Iachini, allenatore della Fiorentina, suo ex giocatore proprio a Firenze, sostiene che i guariti dovranno ricominciare più piano degli altri.
«Beppe ha buon senso. Nessuno sa niente di questa pandemia e delle sue conseguenze. Va benissimo allenarsi distanziati la prima settimana, come dice il protocollo. Ma poi? Quanto e come posso forzare con un ragazzo che è stato ammalato, e da noi è successo a tanti. Ci aspetta un tour de force pazzesco. Va gestito lo stress psico-fisico. Chi mi assicura che ai calciatori colpiti da Covid non succeda niente dopo uno scontro di gioco? Invito tutti alla prudenza: sono morti anche dei giovani. Bisogna essere cauti, molto cauti».
Quindi lei non vorrebbe ricominciare?
«Prima del calcio deve ripartire il Paese. Hanno ragione la Pellegrini e Fognini. Non c’è solo il pallone. Anzi dico di più: essendo il nostro uno sport di contatto, dovrebbe essere l’ultimo a rimettersi in moto, sicuramente dopo le altre discipline per natura più distanziate, come per esempio nuoto e tennis».
Chiuderebbe qui il campionato?
«Voglio spazzare via ogni incertezza. Sono d’accordo con chi dice che la stagione va finita, così non si arrabbia nessuno. Ma nei termini e nei modi giusti. La salute viene prima di ogni altro interesse. Non bisogna ripartire perché dobbiamo, ma farlo quando siamo certi che tutto andrà bene».
Cioè?
«Nel momento in cui gli ospedali non saranno più ingolfati e i test accessibili. Gli interessi della comunità vengono prima di quelli del calcio. Altrimenti significa prendere in giro gli eroi che ogni giorno lottano per noi».
Ricominciare in agosto, finire il campionato a novembre e giocare la prossima stagione nell’anno solare è una possibilità.
«È un’ipotesi. Non so se quella giusta e non so se si può fare.

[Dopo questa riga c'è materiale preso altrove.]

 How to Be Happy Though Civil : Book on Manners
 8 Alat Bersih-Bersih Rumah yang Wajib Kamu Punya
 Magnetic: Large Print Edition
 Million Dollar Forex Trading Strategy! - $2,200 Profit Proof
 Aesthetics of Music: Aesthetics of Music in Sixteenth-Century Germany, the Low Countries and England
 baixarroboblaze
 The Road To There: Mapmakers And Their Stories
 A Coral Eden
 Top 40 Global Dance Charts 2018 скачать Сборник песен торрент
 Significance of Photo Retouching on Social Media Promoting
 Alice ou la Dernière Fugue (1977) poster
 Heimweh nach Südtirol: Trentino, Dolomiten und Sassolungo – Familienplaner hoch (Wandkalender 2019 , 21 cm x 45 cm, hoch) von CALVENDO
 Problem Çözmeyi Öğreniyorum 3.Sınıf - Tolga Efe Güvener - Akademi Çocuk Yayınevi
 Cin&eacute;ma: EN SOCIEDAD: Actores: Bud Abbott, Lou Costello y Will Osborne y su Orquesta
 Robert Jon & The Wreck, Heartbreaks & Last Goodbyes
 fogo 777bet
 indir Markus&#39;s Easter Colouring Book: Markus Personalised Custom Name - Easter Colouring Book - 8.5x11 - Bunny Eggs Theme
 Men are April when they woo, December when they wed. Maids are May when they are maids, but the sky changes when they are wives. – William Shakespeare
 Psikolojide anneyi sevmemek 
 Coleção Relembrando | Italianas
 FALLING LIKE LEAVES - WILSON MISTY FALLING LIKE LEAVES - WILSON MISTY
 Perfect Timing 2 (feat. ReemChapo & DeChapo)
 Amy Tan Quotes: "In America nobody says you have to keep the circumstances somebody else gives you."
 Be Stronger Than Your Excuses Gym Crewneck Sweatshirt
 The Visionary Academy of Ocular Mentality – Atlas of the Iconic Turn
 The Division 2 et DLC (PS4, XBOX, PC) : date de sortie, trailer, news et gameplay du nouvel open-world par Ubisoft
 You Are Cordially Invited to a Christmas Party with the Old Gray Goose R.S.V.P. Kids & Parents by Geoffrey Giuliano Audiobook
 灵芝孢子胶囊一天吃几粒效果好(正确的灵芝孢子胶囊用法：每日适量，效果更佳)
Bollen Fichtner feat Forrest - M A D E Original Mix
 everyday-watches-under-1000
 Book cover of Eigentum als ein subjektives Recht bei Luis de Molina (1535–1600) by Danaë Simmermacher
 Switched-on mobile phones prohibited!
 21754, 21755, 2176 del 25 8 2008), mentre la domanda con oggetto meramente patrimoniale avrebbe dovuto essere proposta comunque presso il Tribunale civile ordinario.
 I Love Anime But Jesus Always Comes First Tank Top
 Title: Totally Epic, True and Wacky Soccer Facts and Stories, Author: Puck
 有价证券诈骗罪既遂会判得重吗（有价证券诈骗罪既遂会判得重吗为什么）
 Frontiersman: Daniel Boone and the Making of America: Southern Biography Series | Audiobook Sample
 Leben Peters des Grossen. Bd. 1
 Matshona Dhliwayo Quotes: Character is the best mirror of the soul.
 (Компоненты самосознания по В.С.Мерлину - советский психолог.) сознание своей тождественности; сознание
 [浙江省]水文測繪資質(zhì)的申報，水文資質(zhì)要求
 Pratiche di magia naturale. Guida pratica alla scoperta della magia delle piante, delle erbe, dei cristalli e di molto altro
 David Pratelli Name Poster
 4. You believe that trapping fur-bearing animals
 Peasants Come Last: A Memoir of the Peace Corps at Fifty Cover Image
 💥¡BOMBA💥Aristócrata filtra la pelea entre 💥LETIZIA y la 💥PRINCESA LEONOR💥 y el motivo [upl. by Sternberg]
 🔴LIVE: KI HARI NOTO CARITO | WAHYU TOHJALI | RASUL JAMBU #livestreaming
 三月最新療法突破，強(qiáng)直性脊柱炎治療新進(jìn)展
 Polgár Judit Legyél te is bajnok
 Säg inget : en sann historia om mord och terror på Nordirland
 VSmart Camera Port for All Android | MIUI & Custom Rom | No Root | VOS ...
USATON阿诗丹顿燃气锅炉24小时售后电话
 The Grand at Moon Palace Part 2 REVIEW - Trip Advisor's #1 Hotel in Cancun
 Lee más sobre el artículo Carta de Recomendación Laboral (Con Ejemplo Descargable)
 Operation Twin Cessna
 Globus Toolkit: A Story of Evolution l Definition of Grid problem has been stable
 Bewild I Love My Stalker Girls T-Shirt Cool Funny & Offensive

Di sicuro non vedo perché si debba correre adesso con tutte le problematiche e i rischi che ci sono. Dopo una sosta così lunga avremo bisogno di almeno sei settimane per verificare che tutto sia sotto controllo».
Lei ha parlato della possibilità di avere cinque sostituzioni.
«Perché non chiederlo all’Ifab come fatto eccezionale? Se si devono giocare tre partite a settimana con il caldo, dateci la possibilità di cambiare quei giocatori che non ce la fanno. A fine gara le difese immunitarie si abbassano e ci vuole tempo per ripristinare l’equilibrio fisico. Forse così ci sarebbero meno rischi». Forse.